First, they provide evidence that climate-tilted asset purchases can influence markets through familiar monetary policy channels. The results are consistent with a standard portfolio-balance mechanism: by increasing demand for bonds issued by stronger performers, the BoE effectively lowered the cost of borrowing for those firms.
Second, the results highlight how much design choices matter.
Because the BoE did not publish firm-level climate scores or the precise mapping from climate performance to purchase pricing, investors had to infer how the tilt would operate. In doing so, they relied on the most observable and credible signals available — disclosures and targets. This helps explain why those metrics, rather than emissions data, drove the results.
These findings are consistent with a gradual shift in some central banks’ thinking. Traditionally, asset purchases have been designed to ease financial conditions and support the market, rather than to influence pricing. However, the BoE’s climate tilt represents an early and relatively modest example of how these tools can be used to steer capital in markets where climate risk may be mispriced. The results demonstrate that even small, targeted interventions can affect relative pricing across firms.
Future programs could be more effective if central banks were more transparent about the scoring methodologies used to assess firms’ climate credentials, and if they aligned more closely with widely used disclosure frameworks.
For the BoE itself, the evidence strengthens the case for revisiting a climate tilt in future purchase programs — particularly with greater transparency.
The UK policy moment: disclosure, standards, and transition plans
The UK is currently consulting on Sustainability Reporting Standards (UK SRS) and mandatory transition plan requirements. These debates are often framed in terms of compliance costs and reporting burdens.
This research adds a different perspective: disclosure quality can shape financing conditions.
The findings suggest that:
Markets respond to structured, forward-looking disclosures
Credible transition plans are meaningful signals
Disclosure frameworks can influence capital allocation, not just transparency
Three implications follow:
Broad coverage matters: financing effects only materialize if a large share of issuers are captured
Quality matters: markets reward credible, structured disclosures rather than backward-looking emissions data alone
Institutional alignment matters: standards should reflect information that investors and policymakers use in practice
If UK SRS captures the kinds of forward-looking signals markets demonstrably respond to, disclosure becomes more than a regulatory requirement — it becomes a pathway to financing advantage.
What companies should take from this
For companies that issue — or plan to issue — corporate bonds, the message is practical.
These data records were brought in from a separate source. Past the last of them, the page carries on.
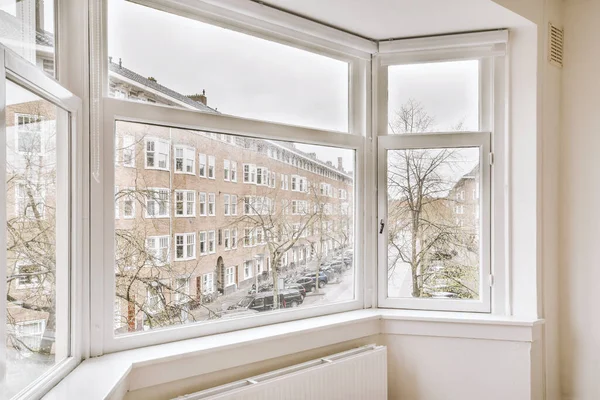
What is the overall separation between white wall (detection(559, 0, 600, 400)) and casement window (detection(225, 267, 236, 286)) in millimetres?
1824

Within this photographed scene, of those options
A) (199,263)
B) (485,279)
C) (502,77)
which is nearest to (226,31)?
(199,263)

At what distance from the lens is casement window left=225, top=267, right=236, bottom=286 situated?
2291 mm

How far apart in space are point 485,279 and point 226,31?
6.13ft

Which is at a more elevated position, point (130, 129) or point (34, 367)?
point (130, 129)

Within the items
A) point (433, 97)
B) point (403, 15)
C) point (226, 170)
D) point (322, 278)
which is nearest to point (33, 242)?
point (226, 170)

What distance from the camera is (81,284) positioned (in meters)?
1.79

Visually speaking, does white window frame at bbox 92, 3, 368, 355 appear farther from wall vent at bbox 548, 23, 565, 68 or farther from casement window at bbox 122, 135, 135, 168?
wall vent at bbox 548, 23, 565, 68

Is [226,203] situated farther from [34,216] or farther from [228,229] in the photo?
[34,216]

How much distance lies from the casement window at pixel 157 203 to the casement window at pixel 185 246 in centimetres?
12

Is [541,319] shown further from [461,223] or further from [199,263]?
[199,263]

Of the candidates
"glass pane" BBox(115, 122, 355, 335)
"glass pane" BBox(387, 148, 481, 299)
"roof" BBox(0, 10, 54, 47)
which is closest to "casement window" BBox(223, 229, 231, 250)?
"glass pane" BBox(115, 122, 355, 335)

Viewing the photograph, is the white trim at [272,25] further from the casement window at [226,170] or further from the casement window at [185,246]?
the casement window at [185,246]

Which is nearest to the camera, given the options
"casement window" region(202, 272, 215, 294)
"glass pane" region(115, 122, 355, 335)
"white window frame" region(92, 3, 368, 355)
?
"white window frame" region(92, 3, 368, 355)

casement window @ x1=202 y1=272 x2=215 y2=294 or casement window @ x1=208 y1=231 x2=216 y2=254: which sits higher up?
casement window @ x1=208 y1=231 x2=216 y2=254
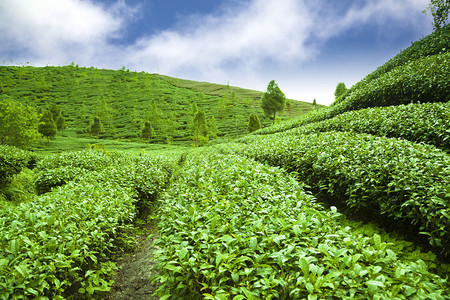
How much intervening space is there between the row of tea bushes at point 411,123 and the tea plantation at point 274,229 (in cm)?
6

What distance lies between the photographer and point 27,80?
10812cm

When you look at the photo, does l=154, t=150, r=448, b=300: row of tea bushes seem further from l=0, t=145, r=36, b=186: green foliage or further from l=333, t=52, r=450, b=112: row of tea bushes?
l=0, t=145, r=36, b=186: green foliage

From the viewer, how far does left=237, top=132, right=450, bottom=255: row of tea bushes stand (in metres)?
3.23

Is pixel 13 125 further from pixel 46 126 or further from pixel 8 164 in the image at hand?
pixel 8 164

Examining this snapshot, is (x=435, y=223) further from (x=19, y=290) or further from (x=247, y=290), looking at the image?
(x=19, y=290)

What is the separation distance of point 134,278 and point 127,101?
107 meters

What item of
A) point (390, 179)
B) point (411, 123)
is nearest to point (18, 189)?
point (390, 179)

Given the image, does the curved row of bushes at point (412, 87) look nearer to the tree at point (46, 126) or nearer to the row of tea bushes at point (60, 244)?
the row of tea bushes at point (60, 244)

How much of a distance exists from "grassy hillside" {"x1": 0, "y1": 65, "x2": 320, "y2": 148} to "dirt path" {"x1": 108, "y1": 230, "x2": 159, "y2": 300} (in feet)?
193

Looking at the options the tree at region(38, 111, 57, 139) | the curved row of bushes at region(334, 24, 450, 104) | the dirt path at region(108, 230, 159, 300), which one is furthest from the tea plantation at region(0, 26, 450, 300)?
the tree at region(38, 111, 57, 139)

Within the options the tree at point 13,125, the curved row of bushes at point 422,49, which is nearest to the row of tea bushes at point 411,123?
the curved row of bushes at point 422,49

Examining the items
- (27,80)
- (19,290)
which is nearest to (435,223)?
(19,290)

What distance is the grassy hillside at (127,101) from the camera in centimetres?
7269

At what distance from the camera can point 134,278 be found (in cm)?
455
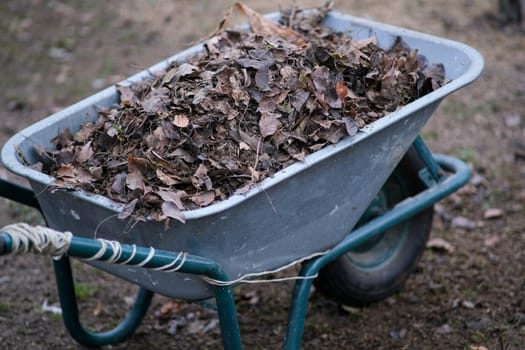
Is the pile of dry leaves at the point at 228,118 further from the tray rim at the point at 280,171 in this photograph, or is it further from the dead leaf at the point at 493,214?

Climate disclosure is already beginning to shape how bonds are priced in secondary markets, even if the effects are currently modest. That influence is likely to grow as reporting requirements tighten, institutional use of climate data deepens, and policy tools evolve.
The priorities are clear:
Ensure disclosures are comprehensive, consistent, and aligned with TCFD (and future UK SRS requirements)
Set emissions reduction targets, ideally with third-party validation
Treat emerging disclosure requirements as an opportunity to strengthen market positioning
The firms that communicate credible, forward-looking transition strategies most effectively are likely to be better positioned as climate considerations become more embedded in financial decision-making.
Conclusion
The relationship between climate disclosure and the cost of capital is no longer just theoretical.
This evidence shows that even a relatively small policy intervention can shift bond pricing in ways that reward transparency and forward-looking transition commitments.
More fundamentally, it suggests that central banks need not just be passive observers of how climate transition is priced. They can also play an active role in shaping that pricing through the design of their operations.
As disclosure frameworks evolve and institutional use of climate data deepens, the implications will only grow.
The companies — and policymakers — that engage seriously with disclosure quality now will be best placed for what comes next.